-- GIVEN PASSAGE --
────────────────

The Internal Revenue Service (IRS) wants to ensure all taxpayers prepay their taxes as income is earned throughout the year. Taxes can either be paid through withholding by an employer or by making estimated tax payments four times a year. Tax must be paid on any amount of income earned, including interest, dividends, capital gains, and self-employment income. Business owners, LLC members, and corporations must pay quarterly estimated taxes — and must do so to avoid a financial penalty when it comes time to file. Our New York tax attorneys can help you navigate the hurdles of the U.S. tax code.
Who Pays Estimated Taxes?
Anyone who does not already have their income withheld by an employer is subject to quarterly tax payments. Sole proprietors, individuals, partners, S-corp shareholders, LLC members, and those who are self-employed must pay estimated taxes. The IRS also expects corporations to make estimated tax payments if they are expected to owe a tax of at least $500 when their return is filed. Individuals who expect to owe less than $1,000 on their returns may not need to make estimated payments.

────────────────

-- INFORMATION SHOWN --
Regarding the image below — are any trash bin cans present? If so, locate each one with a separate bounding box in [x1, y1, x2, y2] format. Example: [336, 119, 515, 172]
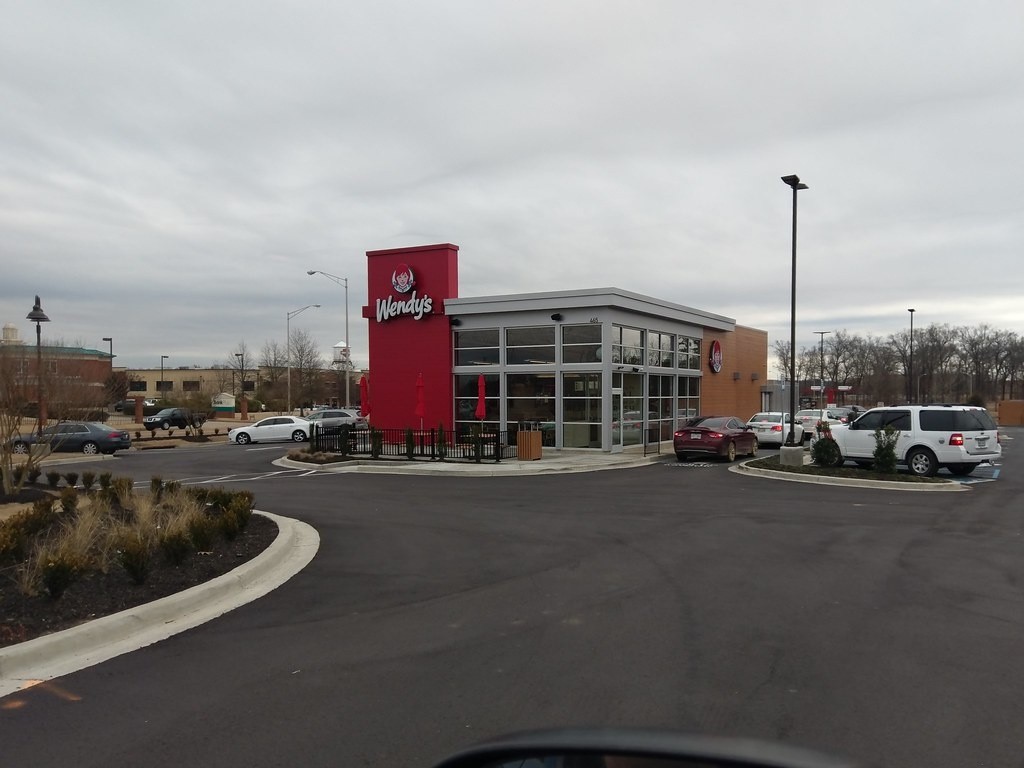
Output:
[517, 418, 543, 461]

────────────────

-- GIVEN EXERCISE --
Print out the full passage about quarterly estimated taxes exactly, word for word.

-- RESULT --
The Internal Revenue Service (IRS) wants to ensure all taxpayers prepay their taxes as income is earned throughout the year. Taxes can either be paid through withholding by an employer or by making estimated tax payments four times a year. Tax must be paid on any amount of income earned, including interest, dividends, capital gains, and self-employment income. Business owners, LLC members, and corporations must pay quarterly estimated taxes — and must do so to avoid a financial penalty when it comes time to file. Our New York tax attorneys can help you navigate the hurdles of the U.S. tax code.
Who Pays Estimated Taxes?
Anyone who does not already have their income withheld by an employer is subject to quarterly tax payments. Sole proprietors, individuals, partners, S-corp shareholders, LLC members, and those who are self-employed must pay estimated taxes. The IRS also expects corporations to make estimated tax payments if they are expected to owe a tax of at least $500 when their return is filed. Individuals who expect to owe less than $1,000 on their returns may not need to make estimated payments.